Brief =>
Write out exactly the lines from the start of the entries through the one that contains "order: Passeriformes", including both.

(Exercise material begins)

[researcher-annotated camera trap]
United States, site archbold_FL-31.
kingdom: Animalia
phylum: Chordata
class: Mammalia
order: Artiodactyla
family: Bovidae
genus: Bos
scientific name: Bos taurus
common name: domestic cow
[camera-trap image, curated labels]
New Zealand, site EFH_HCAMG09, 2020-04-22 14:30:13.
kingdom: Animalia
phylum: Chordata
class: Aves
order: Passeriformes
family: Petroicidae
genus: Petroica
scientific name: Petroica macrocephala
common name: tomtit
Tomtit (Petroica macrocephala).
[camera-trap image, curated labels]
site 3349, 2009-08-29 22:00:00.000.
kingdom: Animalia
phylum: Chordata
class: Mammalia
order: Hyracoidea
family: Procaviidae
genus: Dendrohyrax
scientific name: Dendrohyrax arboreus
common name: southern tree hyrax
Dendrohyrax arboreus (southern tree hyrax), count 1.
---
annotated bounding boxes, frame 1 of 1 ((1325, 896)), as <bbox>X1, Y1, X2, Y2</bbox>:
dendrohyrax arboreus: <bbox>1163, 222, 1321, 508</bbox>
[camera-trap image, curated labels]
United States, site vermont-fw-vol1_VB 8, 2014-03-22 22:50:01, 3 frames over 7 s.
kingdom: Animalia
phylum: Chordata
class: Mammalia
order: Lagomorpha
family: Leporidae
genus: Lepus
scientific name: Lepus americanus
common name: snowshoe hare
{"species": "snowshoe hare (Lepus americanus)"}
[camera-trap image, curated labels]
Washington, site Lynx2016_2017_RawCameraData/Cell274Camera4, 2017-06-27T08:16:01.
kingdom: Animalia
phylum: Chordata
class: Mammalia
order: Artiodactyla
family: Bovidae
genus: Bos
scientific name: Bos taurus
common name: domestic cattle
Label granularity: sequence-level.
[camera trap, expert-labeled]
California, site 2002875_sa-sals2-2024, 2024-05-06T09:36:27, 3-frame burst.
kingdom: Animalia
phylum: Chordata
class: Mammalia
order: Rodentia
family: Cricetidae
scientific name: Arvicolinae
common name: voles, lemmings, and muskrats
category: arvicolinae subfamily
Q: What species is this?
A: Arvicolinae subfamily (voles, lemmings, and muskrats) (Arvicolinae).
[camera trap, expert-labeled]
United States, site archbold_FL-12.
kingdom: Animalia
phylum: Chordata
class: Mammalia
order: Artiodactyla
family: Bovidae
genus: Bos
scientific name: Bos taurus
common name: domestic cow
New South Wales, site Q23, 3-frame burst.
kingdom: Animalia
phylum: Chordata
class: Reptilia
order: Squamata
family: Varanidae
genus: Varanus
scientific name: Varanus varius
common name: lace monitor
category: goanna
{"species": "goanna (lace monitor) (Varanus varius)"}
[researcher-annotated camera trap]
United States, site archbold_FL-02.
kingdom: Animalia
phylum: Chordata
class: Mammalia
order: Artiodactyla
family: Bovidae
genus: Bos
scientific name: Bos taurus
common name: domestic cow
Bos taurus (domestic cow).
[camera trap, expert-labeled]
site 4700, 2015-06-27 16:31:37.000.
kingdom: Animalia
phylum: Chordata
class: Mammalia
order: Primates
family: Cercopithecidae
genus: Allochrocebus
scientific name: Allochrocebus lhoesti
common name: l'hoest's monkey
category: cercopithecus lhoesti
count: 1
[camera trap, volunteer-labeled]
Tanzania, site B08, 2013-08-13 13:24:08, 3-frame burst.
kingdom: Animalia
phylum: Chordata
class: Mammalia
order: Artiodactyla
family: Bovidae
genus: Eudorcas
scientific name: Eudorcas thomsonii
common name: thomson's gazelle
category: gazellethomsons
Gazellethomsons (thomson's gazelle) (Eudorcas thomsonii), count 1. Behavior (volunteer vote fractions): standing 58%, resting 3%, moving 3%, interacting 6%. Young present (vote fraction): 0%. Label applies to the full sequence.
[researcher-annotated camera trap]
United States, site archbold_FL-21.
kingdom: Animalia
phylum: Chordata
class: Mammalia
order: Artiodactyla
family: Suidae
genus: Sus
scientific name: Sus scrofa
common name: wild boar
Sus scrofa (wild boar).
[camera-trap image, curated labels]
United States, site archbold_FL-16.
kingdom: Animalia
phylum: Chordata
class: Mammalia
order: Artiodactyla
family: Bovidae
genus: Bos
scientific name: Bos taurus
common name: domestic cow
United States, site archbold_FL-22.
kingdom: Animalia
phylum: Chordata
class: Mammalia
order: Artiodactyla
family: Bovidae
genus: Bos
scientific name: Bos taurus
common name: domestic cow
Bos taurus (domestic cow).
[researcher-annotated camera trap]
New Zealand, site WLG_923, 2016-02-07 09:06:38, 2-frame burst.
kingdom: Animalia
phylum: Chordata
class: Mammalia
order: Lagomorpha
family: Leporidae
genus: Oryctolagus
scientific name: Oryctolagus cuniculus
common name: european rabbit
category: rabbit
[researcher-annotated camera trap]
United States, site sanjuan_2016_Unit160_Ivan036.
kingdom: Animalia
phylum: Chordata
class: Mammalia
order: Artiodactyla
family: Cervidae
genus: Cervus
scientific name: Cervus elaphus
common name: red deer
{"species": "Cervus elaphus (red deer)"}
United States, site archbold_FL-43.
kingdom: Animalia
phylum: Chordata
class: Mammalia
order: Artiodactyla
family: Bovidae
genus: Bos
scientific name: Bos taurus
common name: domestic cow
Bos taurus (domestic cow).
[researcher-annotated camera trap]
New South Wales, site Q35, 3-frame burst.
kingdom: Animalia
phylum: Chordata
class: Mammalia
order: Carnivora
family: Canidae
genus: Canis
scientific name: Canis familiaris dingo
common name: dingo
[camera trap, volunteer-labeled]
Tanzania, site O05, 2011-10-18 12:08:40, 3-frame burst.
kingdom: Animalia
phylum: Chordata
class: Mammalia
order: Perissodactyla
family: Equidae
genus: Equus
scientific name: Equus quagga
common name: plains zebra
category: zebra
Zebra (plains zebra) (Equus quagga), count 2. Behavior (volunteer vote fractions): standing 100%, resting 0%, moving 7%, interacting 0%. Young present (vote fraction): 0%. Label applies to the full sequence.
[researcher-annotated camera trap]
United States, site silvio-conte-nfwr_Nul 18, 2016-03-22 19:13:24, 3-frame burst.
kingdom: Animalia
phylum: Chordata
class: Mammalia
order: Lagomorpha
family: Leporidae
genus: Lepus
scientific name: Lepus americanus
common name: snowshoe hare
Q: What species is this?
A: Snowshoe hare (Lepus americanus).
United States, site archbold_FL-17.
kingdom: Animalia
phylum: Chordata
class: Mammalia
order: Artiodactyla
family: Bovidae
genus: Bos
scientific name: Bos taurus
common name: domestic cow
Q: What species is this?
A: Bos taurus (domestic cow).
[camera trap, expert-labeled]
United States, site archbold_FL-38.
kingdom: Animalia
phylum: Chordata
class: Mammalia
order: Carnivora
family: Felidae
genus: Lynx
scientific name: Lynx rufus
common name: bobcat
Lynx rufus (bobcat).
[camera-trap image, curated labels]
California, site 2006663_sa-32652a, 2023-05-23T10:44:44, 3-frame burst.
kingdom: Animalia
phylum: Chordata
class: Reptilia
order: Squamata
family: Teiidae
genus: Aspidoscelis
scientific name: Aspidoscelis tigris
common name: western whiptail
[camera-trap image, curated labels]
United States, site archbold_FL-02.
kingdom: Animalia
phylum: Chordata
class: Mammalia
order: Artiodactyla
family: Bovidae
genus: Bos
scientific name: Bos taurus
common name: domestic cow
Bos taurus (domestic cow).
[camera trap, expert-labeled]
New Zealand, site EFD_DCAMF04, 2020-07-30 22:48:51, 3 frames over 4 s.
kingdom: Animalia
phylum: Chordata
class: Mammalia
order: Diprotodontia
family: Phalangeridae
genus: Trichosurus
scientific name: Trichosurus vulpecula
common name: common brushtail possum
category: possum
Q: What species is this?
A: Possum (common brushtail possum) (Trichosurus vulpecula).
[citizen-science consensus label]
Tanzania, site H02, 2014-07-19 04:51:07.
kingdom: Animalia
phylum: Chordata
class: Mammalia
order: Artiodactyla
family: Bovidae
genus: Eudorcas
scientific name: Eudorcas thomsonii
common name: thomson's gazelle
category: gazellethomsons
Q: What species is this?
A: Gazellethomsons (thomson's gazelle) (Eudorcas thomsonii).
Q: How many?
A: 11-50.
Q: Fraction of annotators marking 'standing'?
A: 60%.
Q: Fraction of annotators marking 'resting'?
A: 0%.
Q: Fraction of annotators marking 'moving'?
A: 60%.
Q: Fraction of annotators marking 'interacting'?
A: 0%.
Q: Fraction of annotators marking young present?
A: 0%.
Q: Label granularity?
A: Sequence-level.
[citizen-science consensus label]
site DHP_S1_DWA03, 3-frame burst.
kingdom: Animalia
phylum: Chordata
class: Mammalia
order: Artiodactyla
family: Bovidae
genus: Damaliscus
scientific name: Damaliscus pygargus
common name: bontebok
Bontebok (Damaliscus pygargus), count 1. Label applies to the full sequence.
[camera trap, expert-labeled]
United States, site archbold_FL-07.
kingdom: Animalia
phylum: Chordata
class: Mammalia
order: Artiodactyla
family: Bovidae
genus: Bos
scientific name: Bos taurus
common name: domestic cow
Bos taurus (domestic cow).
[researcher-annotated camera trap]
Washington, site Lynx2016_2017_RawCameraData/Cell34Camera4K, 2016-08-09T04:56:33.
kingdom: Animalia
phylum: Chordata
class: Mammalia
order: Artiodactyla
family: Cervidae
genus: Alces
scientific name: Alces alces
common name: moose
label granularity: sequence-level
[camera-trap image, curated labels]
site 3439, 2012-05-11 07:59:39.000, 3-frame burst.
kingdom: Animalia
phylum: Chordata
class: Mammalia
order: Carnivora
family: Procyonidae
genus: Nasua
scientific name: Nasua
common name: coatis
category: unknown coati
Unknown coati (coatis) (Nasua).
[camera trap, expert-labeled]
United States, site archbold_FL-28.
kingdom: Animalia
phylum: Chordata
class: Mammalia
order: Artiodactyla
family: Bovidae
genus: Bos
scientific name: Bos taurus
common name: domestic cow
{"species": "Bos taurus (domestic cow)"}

(Exercise material ends)

Expected answer =>
[researcher-annotated camera trap]
United States, site archbold_FL-31.
kingdom: Animalia
phylum: Chordata
class: Mammalia
order: Artiodactyla
family: Bovidae
genus: Bos
scientific name: Bos taurus
common name: domestic cow
[camera-trap image, curated labels]
New Zealand, site EFH_HCAMG09, 2020-04-22 14:30:13.
kingdom: Animalia
phylum: Chordata
class: Aves
order: Passeriformes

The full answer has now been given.